Final answer:
A terran is a fragment of the lithosphere bounded by faults, transported by plate tectonic movements, and may converge with another plate. Plate tectonics involves the movement of Earth's plates through convection in the mantle, leading to geological features like mountains and subduction zones.
Step-by-step explanation:
The structure being described is known as a terran or terrene. A terran is a small to medium mass of the lithosphere, surrounded by faults, which may be transported long distances by the movement of tectonic plates until it converges with the edge of another plate. Lithospheric plates can move in several directions with varying speeds and create features such as mountains and trenches through mechanisms like subduction, where one plate descends beneath another.

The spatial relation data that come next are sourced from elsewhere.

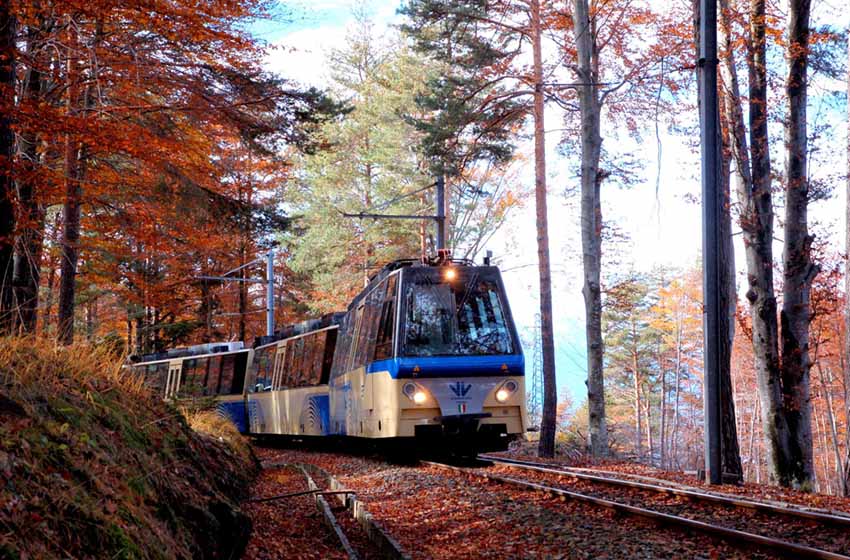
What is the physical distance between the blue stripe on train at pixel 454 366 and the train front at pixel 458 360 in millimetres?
15

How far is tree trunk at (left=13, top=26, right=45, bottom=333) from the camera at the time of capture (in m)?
12.4

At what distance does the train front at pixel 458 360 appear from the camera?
14.3 meters

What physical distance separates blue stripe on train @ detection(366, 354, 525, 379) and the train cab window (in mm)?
227

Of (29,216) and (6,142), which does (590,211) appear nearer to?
(29,216)

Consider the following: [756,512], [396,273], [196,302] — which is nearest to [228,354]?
[396,273]

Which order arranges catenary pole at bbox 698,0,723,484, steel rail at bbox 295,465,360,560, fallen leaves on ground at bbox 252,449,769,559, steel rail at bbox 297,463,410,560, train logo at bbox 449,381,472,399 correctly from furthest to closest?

Plate tectonics is the theory that describes these slow movements within Earth's mantle, driving the plates apart at divergent boundaries, together at convergent boundaries, and sliding past each other at transform boundaries. The motions of these plates are fueled by the convection currents within the mantle due to the temperature differences between the hot interior and cooler mantle.
The concept of plate tectonics is crucial to understanding the geologic process that shapes our planet. It operates as a planetary cooling system, allowing Earth to efficiently transfer interior heat to space. As the plates move, they carry continents and oceanic crust along, leading to dynamic changes in the Earth's surface over geological time scales.